> [CONSIGNE 1] Dans la critique de l'album 93696, quel morceau sert d'exemple pour montrer l'abrasivité et l'intensité du disque ?
> [CONSIGNE 2] Condensez sous forme de liste le paragraphe de la critique de l'album 93696 qui commence par « Il y a en effet peu de nouveautés ici », sans perdre ses faits principaux.

Ceci est l’ultime album de Liturgy.
Il ne peut pas en être autrement. Le projet paraissait déjà chercher à poser un point final à ses expérimentations sur
H.A.Q.Q., œuvre à la musique stagnante, synthétisant des expérimentations antérieures pour les parfaire plutôt que les enrichir.
93696, lui, dévore la discographie des Ricains, prend des motifs rencontrés auparavant pour les moduler, en faire une matière neuve, la transformation comme objectif.
Il y a en effet peu de nouveautés ici. Il n’y en a pas besoin, quand on a autant défriché de territoires, black metal, screamo, mathrock, glitch, néo-médiévalisme. Liturgy reste l’une des formations les plus originales – à-part au point d’être méprisée par une grande partie de la scène metal, nettement plus compréhensive envers d’autres innovateurs restant dans un champ bien circonscrit et approuvé – que l’on puisse rencontrer aujourd’hui. Le plaisir se tire de la modification, de retrouver des mélodies jouées sous un autre angle (la tracklist ne laisse aucun mystère sur le sujet, avec ses suites ou réinterprétations assumées), les quelques trouvailles propres se mariant à l’ensemble pour former un nouveau tout.
De là à penser que Haela Ravenna Hunt-Hendrix affirme ici sa propre transition physique, il n’y a qu’un pas. Liturgy a toujours été son vecteur, l’expression de sa pensée faite musique – peu importe que l’on adhère ou pas à ce qu’elle a pu dire. « Iel » touche désormais le ciel, androgyne ayant atteint une certaine paix et majesté au moins dans son expression artistique.
93696 reste d’une abrasivité et d’une intensité rares – il suffit d’écouter « Caela » et ses larmes angéliques lancées dans la bataille pour s’en convaincre – ; il n’en atteint pas moins une certaine perfection de forme apportant un sentiment d’apaisement. La justesse de la cause, envers et contre tout, guidée par une beauté possédant la violence des révélations : voici ce que l’on ressent durant plus d’une heure, malgré des détours jouant l’accalmie (La quadrilogie des « Angel of Sovereignty / Hierarchy / Emancipation / Individuation »).

> [MATÉRIEL]
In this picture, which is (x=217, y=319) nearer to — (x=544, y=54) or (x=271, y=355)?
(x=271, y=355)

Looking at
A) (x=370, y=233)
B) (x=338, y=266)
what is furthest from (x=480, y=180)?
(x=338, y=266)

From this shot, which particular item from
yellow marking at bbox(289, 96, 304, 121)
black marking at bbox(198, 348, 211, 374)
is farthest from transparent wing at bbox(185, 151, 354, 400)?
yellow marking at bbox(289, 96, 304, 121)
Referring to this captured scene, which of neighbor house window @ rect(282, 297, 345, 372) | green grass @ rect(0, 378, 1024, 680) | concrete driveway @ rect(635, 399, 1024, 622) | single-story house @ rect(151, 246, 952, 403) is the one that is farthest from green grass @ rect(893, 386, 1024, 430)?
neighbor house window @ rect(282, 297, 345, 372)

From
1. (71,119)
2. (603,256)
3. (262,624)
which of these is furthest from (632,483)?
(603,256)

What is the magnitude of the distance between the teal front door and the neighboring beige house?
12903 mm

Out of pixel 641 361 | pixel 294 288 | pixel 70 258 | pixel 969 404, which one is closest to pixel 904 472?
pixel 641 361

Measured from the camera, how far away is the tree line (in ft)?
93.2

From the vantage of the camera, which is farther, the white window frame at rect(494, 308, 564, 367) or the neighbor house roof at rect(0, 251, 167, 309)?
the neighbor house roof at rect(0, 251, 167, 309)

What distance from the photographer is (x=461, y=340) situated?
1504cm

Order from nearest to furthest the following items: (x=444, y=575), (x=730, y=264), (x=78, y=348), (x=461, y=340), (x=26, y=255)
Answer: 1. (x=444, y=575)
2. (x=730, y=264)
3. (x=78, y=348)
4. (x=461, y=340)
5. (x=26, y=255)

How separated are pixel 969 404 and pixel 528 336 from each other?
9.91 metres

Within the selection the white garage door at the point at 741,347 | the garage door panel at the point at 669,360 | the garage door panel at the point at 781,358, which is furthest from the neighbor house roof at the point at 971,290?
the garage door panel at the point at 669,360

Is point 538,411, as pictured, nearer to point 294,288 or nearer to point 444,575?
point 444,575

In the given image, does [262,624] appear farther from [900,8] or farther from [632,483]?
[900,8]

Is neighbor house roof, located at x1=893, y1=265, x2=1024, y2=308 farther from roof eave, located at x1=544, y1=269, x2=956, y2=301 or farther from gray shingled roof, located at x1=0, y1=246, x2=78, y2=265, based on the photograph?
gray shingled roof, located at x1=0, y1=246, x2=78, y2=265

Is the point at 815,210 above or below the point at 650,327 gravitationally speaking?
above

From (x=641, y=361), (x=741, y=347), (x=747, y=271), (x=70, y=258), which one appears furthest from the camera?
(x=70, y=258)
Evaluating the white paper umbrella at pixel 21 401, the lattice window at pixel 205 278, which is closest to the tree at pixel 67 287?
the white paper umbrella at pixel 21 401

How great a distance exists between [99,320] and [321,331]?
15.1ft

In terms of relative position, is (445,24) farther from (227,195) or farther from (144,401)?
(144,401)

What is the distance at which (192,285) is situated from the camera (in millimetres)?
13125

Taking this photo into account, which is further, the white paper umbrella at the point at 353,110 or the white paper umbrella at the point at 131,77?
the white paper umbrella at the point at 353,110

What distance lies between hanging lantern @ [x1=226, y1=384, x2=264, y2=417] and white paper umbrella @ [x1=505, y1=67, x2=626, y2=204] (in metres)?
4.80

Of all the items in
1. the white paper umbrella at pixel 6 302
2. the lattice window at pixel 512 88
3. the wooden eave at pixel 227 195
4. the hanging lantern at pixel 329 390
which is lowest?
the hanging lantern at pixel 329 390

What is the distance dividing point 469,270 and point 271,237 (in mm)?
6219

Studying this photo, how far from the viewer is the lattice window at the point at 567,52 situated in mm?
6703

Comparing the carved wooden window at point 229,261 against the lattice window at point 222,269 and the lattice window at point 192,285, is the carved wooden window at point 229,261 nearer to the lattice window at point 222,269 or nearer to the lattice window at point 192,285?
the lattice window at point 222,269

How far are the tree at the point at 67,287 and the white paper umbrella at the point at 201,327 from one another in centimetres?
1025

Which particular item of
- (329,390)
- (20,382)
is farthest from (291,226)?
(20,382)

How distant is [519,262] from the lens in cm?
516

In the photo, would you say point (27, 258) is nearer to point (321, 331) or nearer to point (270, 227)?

> [RÉPONSE 1] « Caela »

> [RÉPONSE 2]
- L'album apporte peu de nouveautés. Il n'en a pas besoin, car le groupe a déjà exploré le black metal, le screamo, le mathrock, le glitch et le néo-médiévalisme.
- Liturgy demeure l'une des formations les plus originales du moment. Une grande partie de la scène metal la méprise pourtant, alors qu'elle se montre plus compréhensive envers d'autres innovateurs restés dans un champ circonscrit et approuvé.
- Le plaisir vient de la modification : on retrouve des mélodies jouées sous un autre angle. La tracklist l'annonce clairement avec ses suites et réinterprétations assumées.
- Les quelques trouvailles inédites se fondent dans l'ensemble pour former un nouveau tout.